Quelles ont été vos réactions ?
Nous avons constitué une section Confédération nationale du travail (CNT) qui, avec ses pratiques autogestionnaires, nous a semblé correspondre le mieux à nos revendications et notre façon de travailler entre nous et auprès des enfants. Nous avons écrit et diffusé des tracts sur notre halte-garderie et sur d’autres structures, et exigé un panneau syndical. La direction a augmenté les convocations, les appels sur nos téléphones personnels. Alors, on s’est dit qu’il fallait passer à l’étape suivante : une journée de grève, le 1er mars 2010.
Alors vous avez été mises à pied ?
Dès le lendemain de cette grève suivie par toutes les travailleuses, à l’exception du personnel de direction, nous avons été mises à pied puis licenciées, sauf moi qui était représentante de la section syndicale. L’inspection du travail a refusé mon licenciement et trouvé qu’il y avait un lien entre nos licenciements et la journée de grève. Lors d’une visite au siège, l’inspecteur du travail est tombé sur des mails entre P&B et la Ville de Paris qui suggérait de se débarrasser de moi et des autres syndiquées. Pour justifier nos licenciements, ils ont invoqué le non-respect des normes d’hygiène et de sécurité, faisant même un photomontage présentant de la mort-aux-rats dans les jouets des enfants. Accusations rejetées par les prud’hommes.
Les actions (tracts, revendications) ont parlé aux collègues des autres structures, et une vingtaine ont pris contact. La Ville de Paris et P&B ont choisi de nous évincer car la petite enfance reste un sujet sensible pour leur image.
Quelles étapes durant ces années de lutte ?
Nous avons privilégié l’action directe – occupation de la halte-garderie avec les parents, puis du siège social – et participé à toutes les manifestations du mouvement « Pas de bébé à la consigne ». On a essayé de faire un lien entre le privé et le public en expliquant que ce qu’on subissait pourrait leur arriver prochainement.
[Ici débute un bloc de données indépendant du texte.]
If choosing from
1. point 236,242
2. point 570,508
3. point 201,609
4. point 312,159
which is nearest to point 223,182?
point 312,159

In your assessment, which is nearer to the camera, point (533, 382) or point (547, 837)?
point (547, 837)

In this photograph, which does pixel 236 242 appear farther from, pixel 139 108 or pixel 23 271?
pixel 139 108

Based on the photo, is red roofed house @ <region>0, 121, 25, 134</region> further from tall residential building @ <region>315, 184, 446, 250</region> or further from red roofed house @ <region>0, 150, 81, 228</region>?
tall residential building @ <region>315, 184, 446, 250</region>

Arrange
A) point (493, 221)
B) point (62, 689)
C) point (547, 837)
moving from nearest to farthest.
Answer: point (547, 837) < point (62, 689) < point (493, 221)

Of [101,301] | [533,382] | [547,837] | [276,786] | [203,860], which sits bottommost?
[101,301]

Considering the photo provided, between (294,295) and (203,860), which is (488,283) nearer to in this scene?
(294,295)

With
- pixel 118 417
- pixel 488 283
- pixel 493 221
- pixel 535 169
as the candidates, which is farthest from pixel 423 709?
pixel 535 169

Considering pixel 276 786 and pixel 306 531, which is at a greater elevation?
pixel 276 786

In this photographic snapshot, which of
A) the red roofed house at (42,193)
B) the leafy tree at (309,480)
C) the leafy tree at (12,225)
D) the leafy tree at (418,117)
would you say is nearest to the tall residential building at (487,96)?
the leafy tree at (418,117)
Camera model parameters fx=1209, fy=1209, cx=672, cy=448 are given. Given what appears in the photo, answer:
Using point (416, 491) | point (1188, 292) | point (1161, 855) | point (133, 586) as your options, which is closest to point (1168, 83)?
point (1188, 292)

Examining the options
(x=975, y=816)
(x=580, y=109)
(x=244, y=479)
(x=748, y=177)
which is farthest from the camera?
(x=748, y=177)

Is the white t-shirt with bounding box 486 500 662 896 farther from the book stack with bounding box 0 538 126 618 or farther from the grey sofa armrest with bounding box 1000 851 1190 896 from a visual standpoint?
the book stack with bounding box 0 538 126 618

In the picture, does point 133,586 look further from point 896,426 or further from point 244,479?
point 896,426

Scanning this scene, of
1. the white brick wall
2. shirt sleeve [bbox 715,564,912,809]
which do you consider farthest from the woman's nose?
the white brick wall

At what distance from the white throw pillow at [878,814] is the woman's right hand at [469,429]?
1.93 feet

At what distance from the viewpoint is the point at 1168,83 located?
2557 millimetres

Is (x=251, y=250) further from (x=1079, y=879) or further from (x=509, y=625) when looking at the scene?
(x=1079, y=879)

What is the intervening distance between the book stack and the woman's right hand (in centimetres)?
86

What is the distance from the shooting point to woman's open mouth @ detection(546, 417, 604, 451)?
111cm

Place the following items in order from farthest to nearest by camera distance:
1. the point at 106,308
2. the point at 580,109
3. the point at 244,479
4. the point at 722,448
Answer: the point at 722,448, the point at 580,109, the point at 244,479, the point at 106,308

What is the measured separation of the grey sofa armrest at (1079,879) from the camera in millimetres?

Nous avons continué un travail de sensibilisation auprès des collègues de P&B et répondu aux calomnies de la direction.
Les caisses de grèves nous ont permis de tenir des mois grâce à la solidarité de la CNT et en dehors, notamment des camarades du comité NPA 13e. En parallèle s’est engagée une lutte juridique de longue haleine aux prud’hommes et au tribunal administratif.
Mais même si on a gardé des contacts, leur politique anti-syndicale a bien fonctionné : il n’y a plus de section syndicale combative dans la boîte.
À quoi a été condamnée l’entreprise People & Baby le 16 novembre ?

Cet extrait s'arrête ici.